比赛报名地址:algo.qq.com/person/mobile/landingPage?from=dsbryan
由于本次比赛我属于内部员工不得参赛,所以我尽量写一些思路解析,为大家提供一个baseline
github:
https://github.com/YouChouNoBB/2018-tencent-ad-competition-baseline
1.首先处理4个G的用户特征
因为数据太大,而且不是能直接pandas读取的格式,所以需要做格式转换,用dict的方式来初始化DataFrame
2.拼接用户特征,广告特征
训练数据中负样本的标签给的是-1,需要先转成0,预测数据的标签置为-1,方便合并后区分数据集。将缺失值填充为 '-1' ,为什么不是数值的-1呢?因为在LabelEncoder的时候需要对数据排序,同时存在string和int类型是无法比较的。所以需要填充为string类型的 ‘-1’。
3.将单取值的离散特征使用稀疏方式one-hot
为什么要先将数据划分为训练集和测试集呢,因为稀疏的数据是无法分片的,所以只能先划分数据,分别拼接稀疏特征。如果使用pd.get_dummy()来获取onehot特征,生成的数据是可以用来分片的,但是稠密存储是个致命弱点。

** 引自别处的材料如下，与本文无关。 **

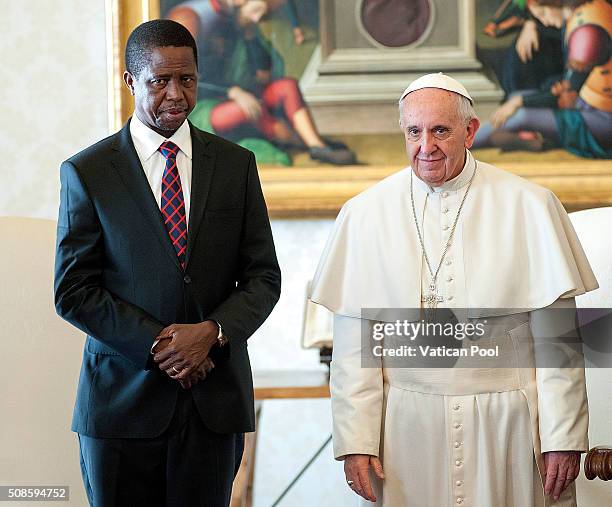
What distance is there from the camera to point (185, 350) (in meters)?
2.03

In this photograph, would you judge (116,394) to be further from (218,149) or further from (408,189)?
(408,189)

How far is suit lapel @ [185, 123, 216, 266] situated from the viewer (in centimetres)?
215

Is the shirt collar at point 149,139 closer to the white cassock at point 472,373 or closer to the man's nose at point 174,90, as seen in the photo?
the man's nose at point 174,90

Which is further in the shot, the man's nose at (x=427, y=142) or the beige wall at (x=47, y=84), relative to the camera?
the beige wall at (x=47, y=84)

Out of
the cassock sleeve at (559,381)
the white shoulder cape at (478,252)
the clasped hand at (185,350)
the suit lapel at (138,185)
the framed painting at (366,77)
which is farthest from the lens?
the framed painting at (366,77)

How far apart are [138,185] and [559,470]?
1.17m

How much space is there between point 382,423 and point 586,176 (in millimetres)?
1896

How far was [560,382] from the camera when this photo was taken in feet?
7.52

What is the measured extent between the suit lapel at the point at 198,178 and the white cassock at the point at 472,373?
47 centimetres

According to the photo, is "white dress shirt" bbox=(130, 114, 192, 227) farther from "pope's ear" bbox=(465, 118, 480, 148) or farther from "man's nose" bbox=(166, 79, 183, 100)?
"pope's ear" bbox=(465, 118, 480, 148)

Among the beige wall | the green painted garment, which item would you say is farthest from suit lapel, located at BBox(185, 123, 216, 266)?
the green painted garment

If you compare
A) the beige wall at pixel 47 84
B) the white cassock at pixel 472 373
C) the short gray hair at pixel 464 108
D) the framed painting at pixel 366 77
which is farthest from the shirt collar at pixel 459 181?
the beige wall at pixel 47 84

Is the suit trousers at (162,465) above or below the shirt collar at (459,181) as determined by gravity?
below

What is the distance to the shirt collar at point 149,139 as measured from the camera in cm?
221
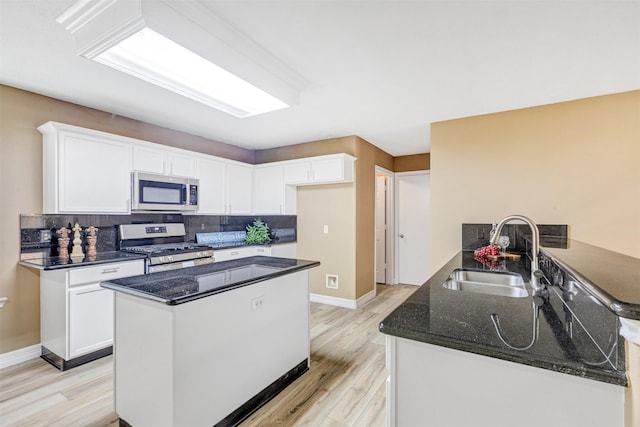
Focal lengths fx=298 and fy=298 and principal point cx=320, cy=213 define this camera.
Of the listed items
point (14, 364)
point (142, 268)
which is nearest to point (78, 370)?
point (14, 364)

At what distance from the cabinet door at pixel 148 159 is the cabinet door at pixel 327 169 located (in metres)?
1.91

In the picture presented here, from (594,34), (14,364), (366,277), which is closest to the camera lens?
(594,34)

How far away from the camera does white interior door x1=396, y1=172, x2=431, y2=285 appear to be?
531 cm

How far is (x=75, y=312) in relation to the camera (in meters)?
2.51

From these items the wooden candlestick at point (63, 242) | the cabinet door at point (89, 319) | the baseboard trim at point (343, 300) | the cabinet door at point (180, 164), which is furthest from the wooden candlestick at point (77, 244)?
the baseboard trim at point (343, 300)

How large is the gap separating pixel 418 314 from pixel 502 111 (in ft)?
9.80

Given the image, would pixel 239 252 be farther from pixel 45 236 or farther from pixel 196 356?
pixel 196 356

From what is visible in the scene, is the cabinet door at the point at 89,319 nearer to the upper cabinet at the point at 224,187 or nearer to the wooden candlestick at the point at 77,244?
the wooden candlestick at the point at 77,244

github上很多人问我train_x=train[['creativeSize']] 这句是什么意思,其实creativeSize这个特征是数值特征,不需要进行特别的处理,如果想处理的话可以考虑pd.cut来分段离散化。另一个原因是把这个特征拿出来构造一个新的DataFrame,方便和后面生成的稀疏特征进行拼接。所以使用的是[[]]来取值获得一个DataFrame,而不是[]取值来或者一个Seris
4.将多取值的离散特征使用稀疏方式向量化
这个操作估计很多同学之前没有见过,一般出现在自然语言处理中,计算TF-IDF,LDA等时候使用,但是同样可以用来生成一个稀疏向量,作为新的特征,同时可以一个特征生成多个特征,比单独的处理更加方便。

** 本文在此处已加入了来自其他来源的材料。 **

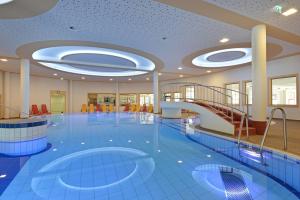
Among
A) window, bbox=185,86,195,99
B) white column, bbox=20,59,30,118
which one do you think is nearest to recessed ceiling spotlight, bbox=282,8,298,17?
white column, bbox=20,59,30,118

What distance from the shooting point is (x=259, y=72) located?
4305 mm

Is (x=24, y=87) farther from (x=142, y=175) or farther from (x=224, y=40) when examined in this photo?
(x=224, y=40)

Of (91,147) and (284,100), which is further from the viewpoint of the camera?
(284,100)

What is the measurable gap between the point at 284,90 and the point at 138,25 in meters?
7.89

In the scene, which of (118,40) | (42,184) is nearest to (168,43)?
(118,40)

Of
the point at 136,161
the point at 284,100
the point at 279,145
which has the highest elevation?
the point at 284,100

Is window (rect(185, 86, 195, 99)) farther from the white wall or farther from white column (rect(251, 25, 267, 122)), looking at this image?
white column (rect(251, 25, 267, 122))

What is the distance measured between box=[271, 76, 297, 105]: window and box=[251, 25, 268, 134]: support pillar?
15.9ft

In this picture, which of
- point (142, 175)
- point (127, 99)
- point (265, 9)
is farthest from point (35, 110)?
point (265, 9)

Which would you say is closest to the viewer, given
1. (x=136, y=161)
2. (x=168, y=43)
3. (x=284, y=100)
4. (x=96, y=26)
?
(x=136, y=161)

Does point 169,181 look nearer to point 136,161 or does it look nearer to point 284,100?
point 136,161

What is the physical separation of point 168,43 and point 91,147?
421 centimetres

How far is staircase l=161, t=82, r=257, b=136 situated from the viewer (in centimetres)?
487

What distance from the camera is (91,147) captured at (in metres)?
4.11
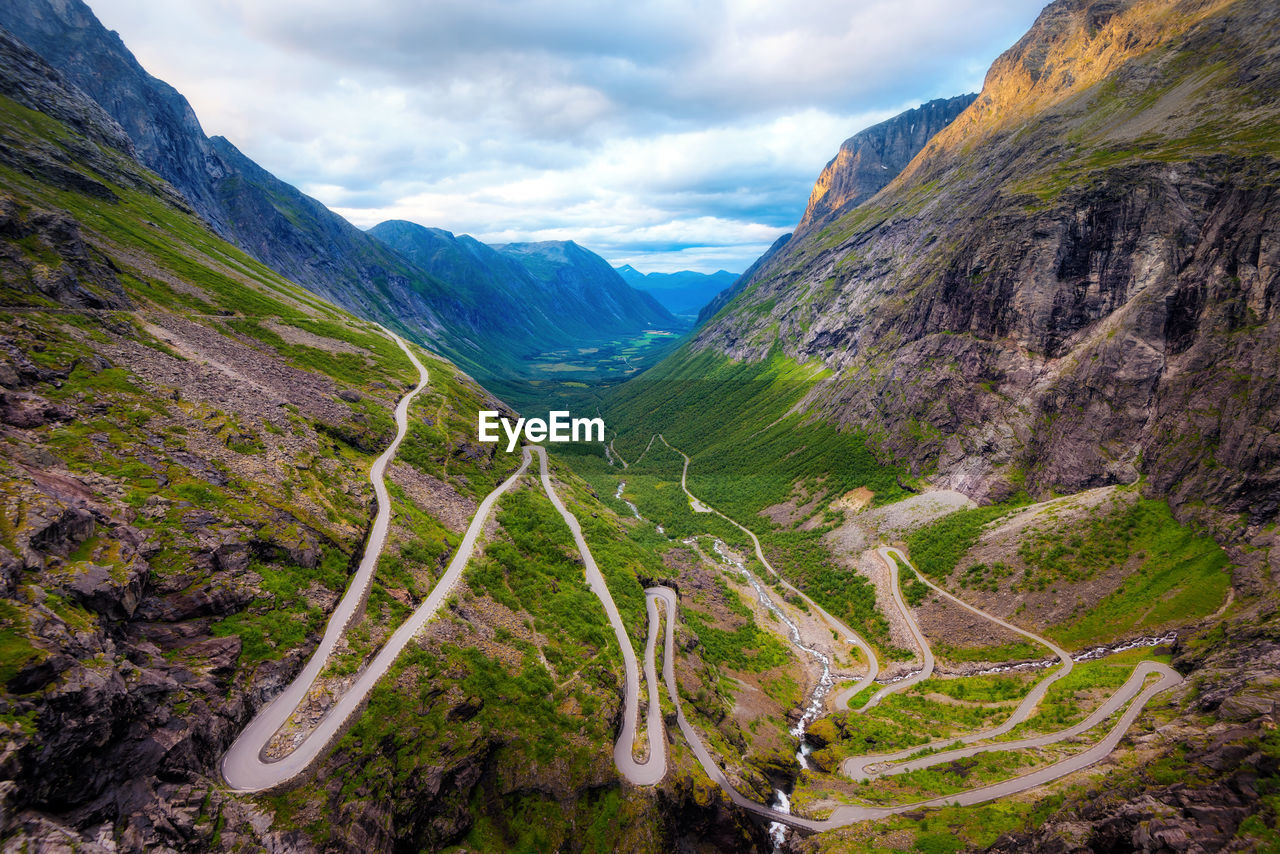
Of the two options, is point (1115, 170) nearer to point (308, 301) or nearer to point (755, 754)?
point (755, 754)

如果65行报错:empty vocabulary; perhaps the documents only contain stop words ,初始化可以使用CountVectorizer(token_pattern='(?u)\\b\\w+\\b')
5.线下测试
使用train_test_split划分数据,这行注释掉了。
6.线上提交
线上预测的时候,模型训练中early_stopping_rounds 这个参数没什么用,参数n_estimatorsxu需要根据线下测试来重新指定。我看到有些同学设置为10000取得了0.74的成绩。。。。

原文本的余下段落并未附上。